Who would have thought a simple reflex action could unveil so much to me? I realized something about myself last night as the clock struck 3:27am... that time of night had a pretty good thunderstorm directly overhead and it happened to wake all three of us Elders up with one particularly awesome roll of thunder.
As I woke up startled by the storm, I immediately slid out of bed onto my knees into the prayer position.
Now let me just say, some missionaries go their entire mission without effectively getting to the point where as soon as they wake up they automatically get into their morning prayer. Its a tough groove to get into! Last night though, just as soon as I woke up, BAM! onto the floor I went! I didn't recognize it at the time, but once I started to reflect upon it I realized what an accomplishment that was to wake up and hit the floor.
But still, the longer I pondered on last night and the more my mind started to penetrate the fog that shrouded the memory of it, the more profound I understood it to be.
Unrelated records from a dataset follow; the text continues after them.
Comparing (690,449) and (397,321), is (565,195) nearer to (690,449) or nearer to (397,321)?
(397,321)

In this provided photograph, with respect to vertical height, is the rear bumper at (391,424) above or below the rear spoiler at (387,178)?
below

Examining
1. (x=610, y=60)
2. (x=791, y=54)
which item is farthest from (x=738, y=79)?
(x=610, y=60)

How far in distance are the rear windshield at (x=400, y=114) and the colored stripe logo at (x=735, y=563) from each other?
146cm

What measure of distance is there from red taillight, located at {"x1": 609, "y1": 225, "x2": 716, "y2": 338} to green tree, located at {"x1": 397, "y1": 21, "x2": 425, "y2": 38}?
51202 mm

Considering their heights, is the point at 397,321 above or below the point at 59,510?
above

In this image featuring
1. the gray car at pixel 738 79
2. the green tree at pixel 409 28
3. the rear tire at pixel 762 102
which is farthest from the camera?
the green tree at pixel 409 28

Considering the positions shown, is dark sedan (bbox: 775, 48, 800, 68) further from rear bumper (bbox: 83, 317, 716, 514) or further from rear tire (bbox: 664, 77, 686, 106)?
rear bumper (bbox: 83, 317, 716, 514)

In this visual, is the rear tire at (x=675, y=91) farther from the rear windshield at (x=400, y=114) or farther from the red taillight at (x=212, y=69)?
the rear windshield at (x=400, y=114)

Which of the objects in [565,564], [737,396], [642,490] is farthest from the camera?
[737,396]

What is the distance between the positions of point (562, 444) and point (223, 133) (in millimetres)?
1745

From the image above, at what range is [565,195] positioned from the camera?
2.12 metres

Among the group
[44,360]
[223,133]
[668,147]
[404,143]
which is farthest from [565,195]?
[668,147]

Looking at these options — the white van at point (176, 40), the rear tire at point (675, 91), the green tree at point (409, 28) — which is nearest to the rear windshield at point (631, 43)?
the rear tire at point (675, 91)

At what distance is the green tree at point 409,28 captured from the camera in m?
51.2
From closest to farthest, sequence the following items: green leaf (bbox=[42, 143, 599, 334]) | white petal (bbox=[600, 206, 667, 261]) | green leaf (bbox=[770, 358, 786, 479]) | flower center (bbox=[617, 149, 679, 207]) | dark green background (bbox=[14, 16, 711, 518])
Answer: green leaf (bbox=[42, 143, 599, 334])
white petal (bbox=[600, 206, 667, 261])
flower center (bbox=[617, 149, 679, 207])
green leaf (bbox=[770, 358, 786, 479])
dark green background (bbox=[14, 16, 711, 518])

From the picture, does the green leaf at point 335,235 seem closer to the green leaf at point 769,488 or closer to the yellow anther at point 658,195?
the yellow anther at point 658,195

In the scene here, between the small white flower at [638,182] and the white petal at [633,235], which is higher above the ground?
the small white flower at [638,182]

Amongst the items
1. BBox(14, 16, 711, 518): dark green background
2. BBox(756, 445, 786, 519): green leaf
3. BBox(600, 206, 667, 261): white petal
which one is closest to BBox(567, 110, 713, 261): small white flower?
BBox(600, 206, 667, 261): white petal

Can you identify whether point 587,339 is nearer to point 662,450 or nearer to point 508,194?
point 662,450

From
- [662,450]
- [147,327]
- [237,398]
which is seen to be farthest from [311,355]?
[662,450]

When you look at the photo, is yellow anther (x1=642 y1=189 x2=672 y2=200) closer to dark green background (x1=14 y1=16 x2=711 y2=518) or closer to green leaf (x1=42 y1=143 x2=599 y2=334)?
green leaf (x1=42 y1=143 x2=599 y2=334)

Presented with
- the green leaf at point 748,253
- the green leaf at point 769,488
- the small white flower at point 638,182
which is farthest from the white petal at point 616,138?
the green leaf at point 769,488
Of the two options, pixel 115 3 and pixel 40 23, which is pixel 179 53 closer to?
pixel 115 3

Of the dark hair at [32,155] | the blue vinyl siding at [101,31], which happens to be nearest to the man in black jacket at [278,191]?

Unlike some mornings, I remember the actual prayer I offered last night. Where usually they can prove to be mundane or wrote or unimaginative, this time I had slid to my knees and prayed that we would be safe.
I had prayed that no harm or accident would befall any of my companions or people in the area who we knew. I prayed that I would be okay, and that everything would be okay. Shoot, I even got a little overdramatic at the time (we all know how crazy it is being between dreaming and waking) and asked to make sure no tornado's came and blew us all away!
Its good that I'm in the groove to get outta bed... but that's not what really caught me offguard. I'm one of those people who sometimes feels his prayers are bouncing off the ceiling, and plenty of times I look for guidance and feel as if I somehow come up short or didn't receive an answer in any measurable way. But last night as I kneeled somewhere between awake and dreaming, I knew without a doubt that every thing was going to be alright. I just felt warm all of a sudden, like somebody had thrown a fleece blanket straight from the dryer onto me. I recieved in a very real way the comfort that I had prayed for as I awoke like a little child scared of the big bad storm in the night.
It has surprised me as I started looking on how much I've come to rely on God and the Savior in just this short time ive been out here. My first response to being scared was turning to prayer, calling for my Shepherd. Now don't get me wrong... I still got a long way to go (im hard headed), but I would like to think im slowly gaining ground on, "becoming as a little child" as Jesus talks about in Matthew 18:3-4. Maybe its going to take a couple more storms for me to really get it, but im hoping sooner rather then later.